Felipe considered for a moment. “Stay near Pam. And get me details!” he said excitedly. “I want to know of every sorrow Northman’s final death has caused.”
“Yes, your majesty.”
Having nothing more to say to his spy, the king hung up.
He smiled as he straightened his clothing. The donors he’d fed from and fucked had been adequate, but they’d left him ultimately unsatisfied. Having confirmation of the Viking’s death, however, had been more than enough to satisfy his zest for blood. He just wished he’d been able to deliver the final-death blow personally.
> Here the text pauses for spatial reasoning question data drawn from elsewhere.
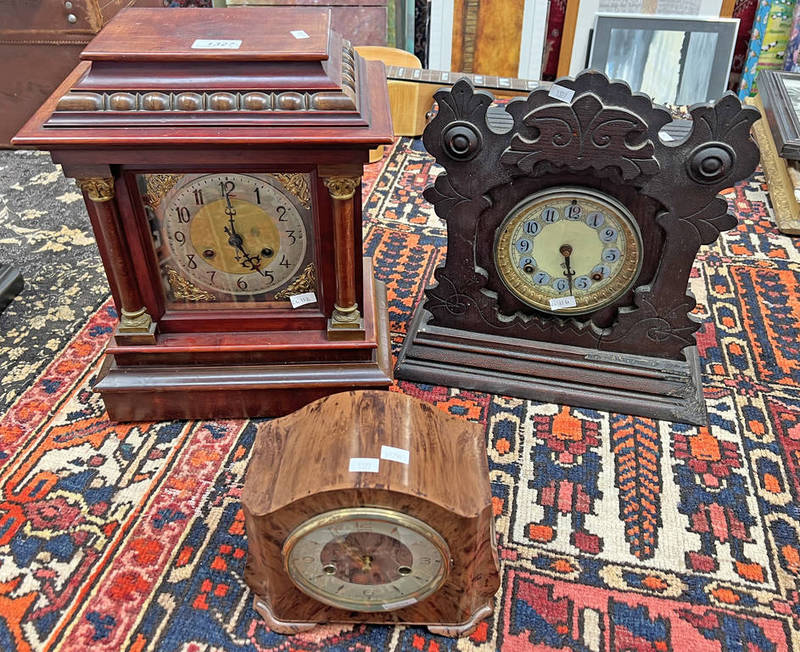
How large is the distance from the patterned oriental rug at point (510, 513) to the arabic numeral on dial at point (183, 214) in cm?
62

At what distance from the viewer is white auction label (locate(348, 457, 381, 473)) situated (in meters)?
1.38

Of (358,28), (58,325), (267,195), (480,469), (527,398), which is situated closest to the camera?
(480,469)

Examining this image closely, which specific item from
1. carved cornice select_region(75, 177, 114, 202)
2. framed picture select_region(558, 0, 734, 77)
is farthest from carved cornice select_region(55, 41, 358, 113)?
framed picture select_region(558, 0, 734, 77)

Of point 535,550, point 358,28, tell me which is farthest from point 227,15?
point 358,28

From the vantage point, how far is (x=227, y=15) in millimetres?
1790

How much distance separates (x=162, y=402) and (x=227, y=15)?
104cm

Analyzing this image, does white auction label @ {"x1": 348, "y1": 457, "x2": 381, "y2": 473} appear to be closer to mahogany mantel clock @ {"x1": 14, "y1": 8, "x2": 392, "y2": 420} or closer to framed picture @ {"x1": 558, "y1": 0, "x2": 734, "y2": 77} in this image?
mahogany mantel clock @ {"x1": 14, "y1": 8, "x2": 392, "y2": 420}

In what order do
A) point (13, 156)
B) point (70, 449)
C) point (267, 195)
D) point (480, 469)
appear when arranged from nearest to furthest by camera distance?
1. point (480, 469)
2. point (267, 195)
3. point (70, 449)
4. point (13, 156)

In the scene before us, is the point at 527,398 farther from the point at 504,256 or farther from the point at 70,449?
the point at 70,449

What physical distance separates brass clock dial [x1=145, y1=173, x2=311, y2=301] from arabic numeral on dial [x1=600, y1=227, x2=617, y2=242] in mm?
780

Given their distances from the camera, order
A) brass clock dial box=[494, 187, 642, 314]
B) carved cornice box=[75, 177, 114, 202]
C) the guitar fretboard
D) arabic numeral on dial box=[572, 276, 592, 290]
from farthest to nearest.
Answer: the guitar fretboard < arabic numeral on dial box=[572, 276, 592, 290] < brass clock dial box=[494, 187, 642, 314] < carved cornice box=[75, 177, 114, 202]

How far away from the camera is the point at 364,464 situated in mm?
1394

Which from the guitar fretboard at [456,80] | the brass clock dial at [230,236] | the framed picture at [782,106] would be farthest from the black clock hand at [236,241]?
the framed picture at [782,106]

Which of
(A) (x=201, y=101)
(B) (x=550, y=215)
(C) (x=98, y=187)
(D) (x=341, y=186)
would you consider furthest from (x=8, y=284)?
(B) (x=550, y=215)
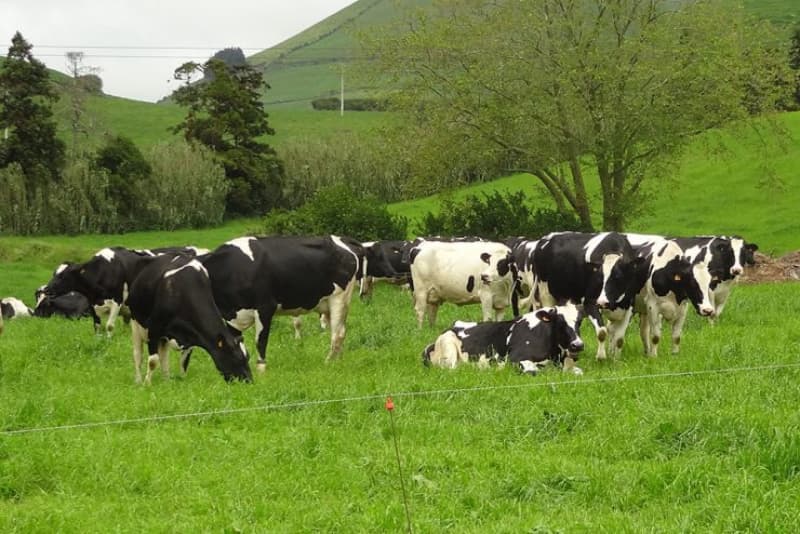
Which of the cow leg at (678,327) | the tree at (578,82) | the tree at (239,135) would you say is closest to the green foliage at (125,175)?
the tree at (239,135)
The first report of Northman’s final death had come from Felipe’s assassin, who had successfully planted a bomb on the private jet that was taking Northman back to his new kingdom—Alaska—after a visit with his vampire children. Felipe scoffed at the idea of the Viking being a king, yet—soon after the fiasco with Freyda—the Vampire Council offered him the state of Alaska when its queen had decided to step down in order to return to Europe.
However, now that Mena had confirmed Northman’s demise, Felipe could truly relax. After all, Northman could fly, and there had been a remote chance that he could have survived the bomb. Felipe was very pleased that the Viking was out of the way—finally.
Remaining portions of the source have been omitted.